IN TERMS OF both health and economy, the UK is weathering the pandemic appallingly.
According to the OECD, during the first wave of the Coronavirus, Britain had the highest excess mortality rate in Europe, and the worst GDP Growth of any of the G7 powers – the world’s leading economies.
The lockdown was supposed to buy time for the state to develop the infrastructure of an effective response. A massive, decentralised and forensic track and trace system has so far helped secure (despite massive differences in demographics and infrastructure) Vietnam, China and New Zealand against a vicious second wave.
In the UK however, such a coherent system failed to emerge. Summer saw the widespread lifting of lockdown measures to revive the economy, and in what is being described as the ‘Covid-19 business cycle’ this, combined with the lack of effective track and trace, led to the re-emergence of the virus, resulting in more lockdown and more economic stagnation.
To break that cycle, as some states seem to have achieved (at least until their societies are re-infected from the outside), the UK really needed to deploy what Chancellor Rishi Sunak described as the “overwhelming might of the British state”. Why hasn’t this appeared?
We should be clear that the roots of that failure lie not only in the last ten years of austerity, but in a much longer era of radical liberal economic restructuring from the late 1970s, which systematically disorganised the state capacity to respond to shocks.
As academics Dr Lee Jones and Dr Tara McCormack have argued, the state had significantly diminished its own capacity for political action: “The shift to regulatory statehood and transnational governance has hollowed out the practical capacities needed to respond meaningfully to genuine threats to public welfare.”
But there is no question that these underlying weaknesses have been grievously compounded by a decade of cuts to public services. As the same paper makes clear, in England “…responsibility for public health – non-clinical services concerned with health promotion and protection – was devolved to local governments, which were forced to cut spending by 21 percent from 2009/10 to 2017/18.”
Now, new research from children’s welfare charities NSPCC Scotland and Barnardos has confirmed the damage done to the resilience of Scottish society. Focusing on the impact on families and children, it finds: “A decade of austerity…hit children’s services before the pandemic, affecting children’s access to social work and social care services.”
It accepts a reality we already know intuitively – that, contrary to what former Prime Minister David Cameron recently argued – austerity not only undermined the capacity of local services, it has also increased the pressure on on those diminished services, just as the pandemic was to finally overwhelm them. We could take dozens of examples of such systems. But one, often overlooked, is Britain’s weak mental health provision.
The report argues that “the psychological impact of austerity, the huge financial hardship caused by welfare reform, and a growing level of mental health difficulties, from lower level anxiety and emotional distress to clinical problems”, had already increased the burden on the thin network of services across the UK.

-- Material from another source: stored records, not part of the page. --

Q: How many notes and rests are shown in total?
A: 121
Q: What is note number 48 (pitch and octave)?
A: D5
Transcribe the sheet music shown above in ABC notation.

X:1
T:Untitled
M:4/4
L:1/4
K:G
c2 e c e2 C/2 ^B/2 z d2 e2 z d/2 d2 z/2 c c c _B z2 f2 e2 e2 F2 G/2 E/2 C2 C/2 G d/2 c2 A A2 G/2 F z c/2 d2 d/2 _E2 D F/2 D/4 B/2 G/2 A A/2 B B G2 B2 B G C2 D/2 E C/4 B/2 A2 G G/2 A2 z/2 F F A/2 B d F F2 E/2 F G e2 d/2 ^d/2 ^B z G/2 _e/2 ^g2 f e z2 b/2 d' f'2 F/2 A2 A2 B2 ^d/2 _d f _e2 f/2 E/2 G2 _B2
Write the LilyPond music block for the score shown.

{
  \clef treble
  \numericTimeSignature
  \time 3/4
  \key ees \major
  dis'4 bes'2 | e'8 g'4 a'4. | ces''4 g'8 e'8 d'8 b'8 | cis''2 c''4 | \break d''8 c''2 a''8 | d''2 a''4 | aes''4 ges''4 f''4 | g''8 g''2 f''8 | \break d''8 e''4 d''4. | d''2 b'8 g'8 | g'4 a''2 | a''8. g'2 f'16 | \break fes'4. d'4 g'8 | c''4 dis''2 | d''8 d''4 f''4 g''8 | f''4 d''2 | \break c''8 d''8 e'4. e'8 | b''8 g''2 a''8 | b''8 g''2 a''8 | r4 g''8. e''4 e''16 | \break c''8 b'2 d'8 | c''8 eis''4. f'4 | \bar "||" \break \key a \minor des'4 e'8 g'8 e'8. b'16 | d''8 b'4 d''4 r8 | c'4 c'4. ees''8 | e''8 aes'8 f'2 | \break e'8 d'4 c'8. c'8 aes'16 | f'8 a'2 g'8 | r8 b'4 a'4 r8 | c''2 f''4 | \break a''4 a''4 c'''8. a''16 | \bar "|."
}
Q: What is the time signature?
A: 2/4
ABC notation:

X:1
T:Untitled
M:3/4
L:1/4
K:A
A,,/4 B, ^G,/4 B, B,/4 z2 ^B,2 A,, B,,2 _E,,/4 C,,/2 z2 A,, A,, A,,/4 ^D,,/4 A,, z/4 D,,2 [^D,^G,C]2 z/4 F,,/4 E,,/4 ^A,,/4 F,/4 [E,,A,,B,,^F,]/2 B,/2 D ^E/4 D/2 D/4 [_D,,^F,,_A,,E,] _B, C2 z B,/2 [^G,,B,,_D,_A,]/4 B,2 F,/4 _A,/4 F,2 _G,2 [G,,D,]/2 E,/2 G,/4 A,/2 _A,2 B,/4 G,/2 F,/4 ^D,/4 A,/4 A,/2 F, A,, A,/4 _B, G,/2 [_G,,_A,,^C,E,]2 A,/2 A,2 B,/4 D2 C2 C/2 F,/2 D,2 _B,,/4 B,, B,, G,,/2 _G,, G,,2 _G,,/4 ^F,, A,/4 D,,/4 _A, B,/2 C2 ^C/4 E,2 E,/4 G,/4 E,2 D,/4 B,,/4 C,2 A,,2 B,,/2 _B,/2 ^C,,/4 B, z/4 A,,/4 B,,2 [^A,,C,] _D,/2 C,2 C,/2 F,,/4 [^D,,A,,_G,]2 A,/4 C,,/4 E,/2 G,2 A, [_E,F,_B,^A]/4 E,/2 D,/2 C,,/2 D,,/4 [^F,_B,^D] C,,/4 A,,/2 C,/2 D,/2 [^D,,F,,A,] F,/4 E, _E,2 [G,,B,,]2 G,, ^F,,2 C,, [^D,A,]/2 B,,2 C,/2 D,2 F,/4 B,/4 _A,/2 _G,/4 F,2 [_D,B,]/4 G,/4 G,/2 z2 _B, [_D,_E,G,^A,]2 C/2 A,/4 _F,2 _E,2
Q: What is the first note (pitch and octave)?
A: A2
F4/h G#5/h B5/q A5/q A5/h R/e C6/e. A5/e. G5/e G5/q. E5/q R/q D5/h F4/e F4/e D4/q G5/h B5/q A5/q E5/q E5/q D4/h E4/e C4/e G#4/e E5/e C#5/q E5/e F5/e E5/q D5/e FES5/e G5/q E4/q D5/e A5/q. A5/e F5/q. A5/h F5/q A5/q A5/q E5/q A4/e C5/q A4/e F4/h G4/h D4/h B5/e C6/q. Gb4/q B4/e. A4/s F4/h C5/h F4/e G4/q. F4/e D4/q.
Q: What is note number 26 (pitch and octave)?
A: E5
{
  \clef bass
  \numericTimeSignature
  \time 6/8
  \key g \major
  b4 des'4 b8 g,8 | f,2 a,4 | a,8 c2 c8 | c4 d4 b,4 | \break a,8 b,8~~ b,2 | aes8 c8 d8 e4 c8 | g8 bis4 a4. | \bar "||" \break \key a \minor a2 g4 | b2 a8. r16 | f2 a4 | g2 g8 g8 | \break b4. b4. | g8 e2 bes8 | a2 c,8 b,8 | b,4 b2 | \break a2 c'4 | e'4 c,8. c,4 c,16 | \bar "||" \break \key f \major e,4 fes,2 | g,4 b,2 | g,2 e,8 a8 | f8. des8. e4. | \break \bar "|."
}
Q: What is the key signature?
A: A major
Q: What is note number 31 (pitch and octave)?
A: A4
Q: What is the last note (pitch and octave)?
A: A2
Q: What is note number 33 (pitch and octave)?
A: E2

It is now under deluge. In August, the NHS Confederation reported a 20 per cent increase in demand across all services, but warned this would be compounded by “reductions in…capacity due to infection control and social distancing measures, with some providers estimating a 10–30 per cent reduction in capacity”.
Crushed in the vice of accelerating demand and reducing capacity, “there are serious concerns [additional UK Government funds] will no longer be enough to cover the increases in demand and costs that providers now face following the pandemic”.
There are hundreds of such interconnected systems now operating over-capacity and ready to fall on each other like dominoes. When Cameron asserted that austerity prepared Britain for the impact of the pandemic, he revealed how narrow his government’s perspective always was. There was never really any attempt to understand how reducing the debt and deficit would impact the wider state and society.
Not that the debt has been reduced – it has doubled since 2010, partly as a consequence of the weakened state’s response to Covid-19. The British economy is floating on a wave of liquidity generated by central banks, and nobody knows quite what contradictions will be issued into the economy with all that fresh money.
In the forward to the latest edition of his memoir, Cameron claimed: “Covid-19 was the rainy day we had been saving for.
“Our actions meant that the next but one administration was able to offer an unprecedented package of measures to prop up the economy.
“I sat watching Chancellor Rishi Sunak’s press conferences thinking how vital it was that we had taken those difficult decisions when we did.”
In reality, someone at the Bank of England just typed more zeros on their keyboard.
But there is one final sense in which austerity has failed. Like massive privatisation before under Margaret Thatcher, it’s a one-shot pop gun. At least, it is as an official programme – a national epic of common effort and common reward, the mythology in which Cameron’s government tried to cloak itself.
Most people cannot remember a time before Conservative demands for a period of ‘sacrifice’ before the ‘good times’ return. The present government is wary of fatigue. They know that austerity helped to inspire the student movement, the London riots, Scottish independence, Corbynism and Brexit.
That is why for now they are insisting there will be no return to austerity, whilst simultaneously promising to “balance the books”. Austerity not only undermined public health and finances, but the established ideas of rule.